Nach allem, was in den letzten Wochen zu hören und zu lesen war, haben die beiden Damen des Leitungsteams der VHS keinerlei Führungsqualitäten. Allenfalls verwalten sie, kontrollieren und bilanzieren und dennoch soll im laufenden Budget der nicht unerhebliche Betrag von 200.000 Euro fehlen.
Es ist traurig, was aus der VHS eines Dr. Stetz geworden ist! Wo damals ein freies Fluten der Informationen erwünscht war, wo Eigenverantwortung gefördert wurde, wo Menschlichkeit vorherrschte und Potentiale erkannt worden sind, geht heute ein Klima der Angst um, fast wie in einer Diktatur. Anordnung folgt auf Anordnung. Ideen sind nicht gefragt, es geht nur darum zu funktionieren. Ein lobendes Wort? Fehlanzeige. Wo Mitarbeiter und Dozenten auf bloße Kostenfaktoren reduziert werden und nicht als gute Investition in die Zukunft gelten, kann sich nichts Positives entwickeln.
Alle halbherzigen Lösungen bringen in dieser verfahrenen Situation nichts. Ich würde Reinhard Zahn sofort wieder einstellen und ihm völlig freie Hand lassen – dann hätte die VHS vielleicht noch eine Chance!

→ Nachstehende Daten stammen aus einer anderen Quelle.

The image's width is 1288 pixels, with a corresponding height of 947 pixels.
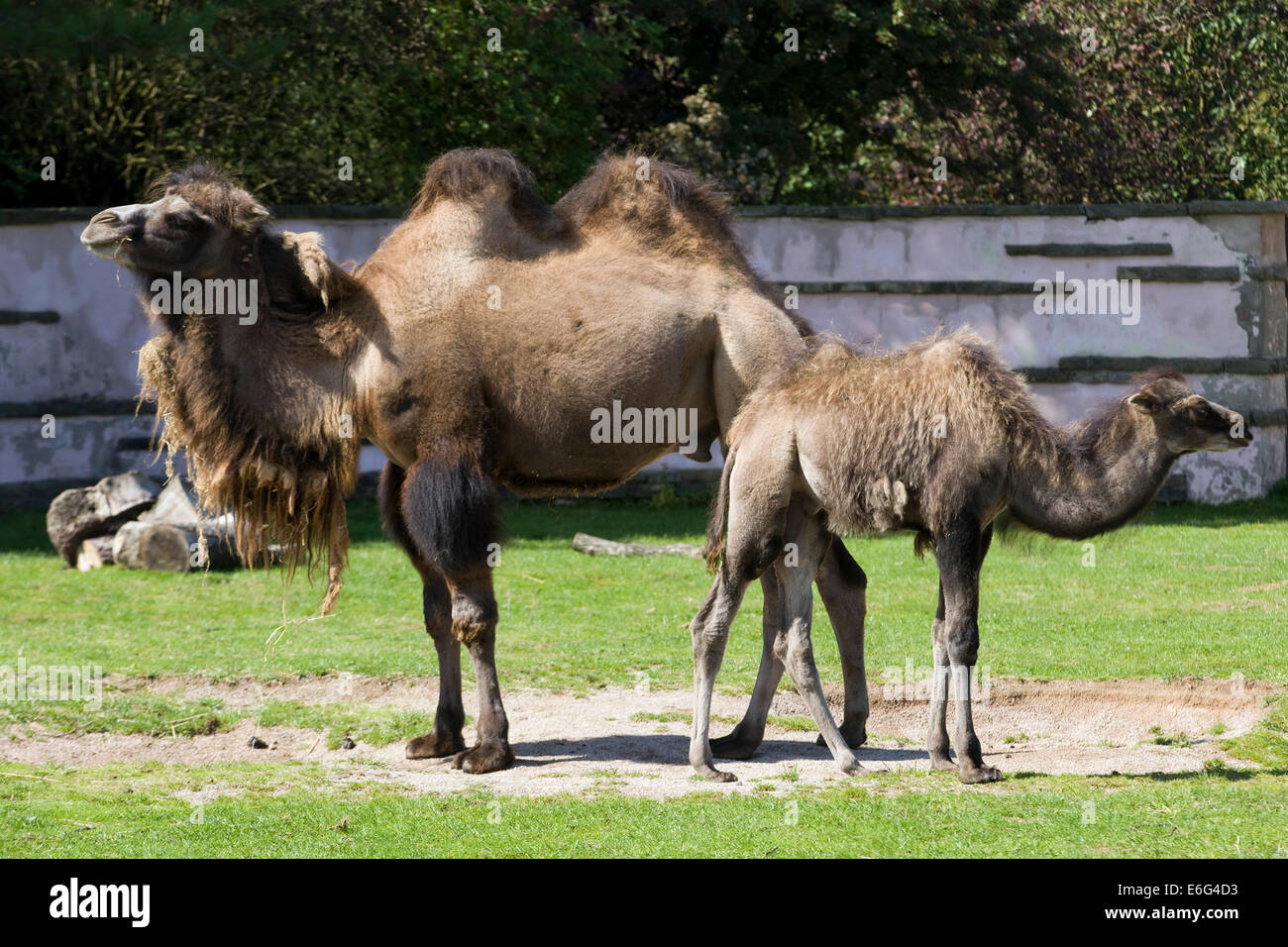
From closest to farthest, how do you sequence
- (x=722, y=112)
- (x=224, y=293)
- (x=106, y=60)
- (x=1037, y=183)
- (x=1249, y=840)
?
(x=1249, y=840) < (x=224, y=293) < (x=106, y=60) < (x=722, y=112) < (x=1037, y=183)

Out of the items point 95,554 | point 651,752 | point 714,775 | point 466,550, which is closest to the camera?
point 714,775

Bilanzen hin oder her, aber es müssen ja Gelder da sein, um Löhne und Honorare und alles andere, um eine VHS am Laufen zu halten, zu bezahlen. Dies war wohl bis 2010/11 nie ein Problem. Da kann die Schieflage wohl ab 2007 doch nicht ganz so dramatisch gewesen sein. Vielleicht hängt das Defizit eher an dem massiven Teilnehmerschwund seit dem 2. Semester 2010, an der massiven Aufblähung des Mitarbeiterstamms, an der Inanspruchnahme von externen Beratern. Die VHS soll doch mal die Entwicklung der Mitarbeiter-, Veranstaltungs- und Teilnehmerzahlen sowie die Kosten für externe Berater der letzten Jahre offen legen. Mehr Personal bei Rückgang der Teilnehmerzahlen von ca. 20 Prozent, das kann nicht gut gehen. Griechenland lässt grüßen!
Dieser Artikel ist sachlich falsch und unterstellt mir in infamer Art undemokratische Einstellung.

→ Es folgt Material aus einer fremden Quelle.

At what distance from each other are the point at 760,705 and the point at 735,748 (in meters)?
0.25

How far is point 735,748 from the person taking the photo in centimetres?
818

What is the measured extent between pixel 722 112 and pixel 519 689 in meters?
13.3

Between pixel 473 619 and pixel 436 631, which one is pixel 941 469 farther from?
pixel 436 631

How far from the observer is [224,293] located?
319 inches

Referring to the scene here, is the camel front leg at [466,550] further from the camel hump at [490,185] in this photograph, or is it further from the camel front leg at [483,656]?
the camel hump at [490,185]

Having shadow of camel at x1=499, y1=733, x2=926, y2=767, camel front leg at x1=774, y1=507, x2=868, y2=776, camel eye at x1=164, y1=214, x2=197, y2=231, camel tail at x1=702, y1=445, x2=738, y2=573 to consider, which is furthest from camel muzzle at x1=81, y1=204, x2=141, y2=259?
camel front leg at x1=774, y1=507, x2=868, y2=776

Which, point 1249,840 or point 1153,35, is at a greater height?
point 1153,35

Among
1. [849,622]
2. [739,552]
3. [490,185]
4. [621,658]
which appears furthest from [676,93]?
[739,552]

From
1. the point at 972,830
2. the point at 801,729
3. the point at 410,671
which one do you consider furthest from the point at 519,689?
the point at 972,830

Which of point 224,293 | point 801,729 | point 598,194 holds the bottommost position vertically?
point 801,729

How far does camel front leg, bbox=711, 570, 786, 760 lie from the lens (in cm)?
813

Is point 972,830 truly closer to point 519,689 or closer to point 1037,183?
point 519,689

Richtig ist: Personale Angelegenheiten dürfen zum Schutz der betroffenen Person (Reinhard Zahn) nicht öffentlich behandelt werden.Das habe ich gesagt und daher die Diskussion diesbezüglich in der nichtöffentlichen Sitzung verlangt.
Richtig ist auch: Ich habe mündlich und schriftlich die Behandlung des Vorgangs, also der Verfahrensweise in der nächsten öffentlichen Sitzung des Gemeinderates verlangt.Das interfraktionelle Antragsschreiben trägt daher auch meine Unterschrift.
Meine Zurückweisung von Beleidigungen durch den Dozentenrat- Zitat „Skrupellosigkeit“ des Vorstands – ist ein Appell,sich auf ordentliche Umgangsformen zu besinnen.Dies gilt für alle Demokraten.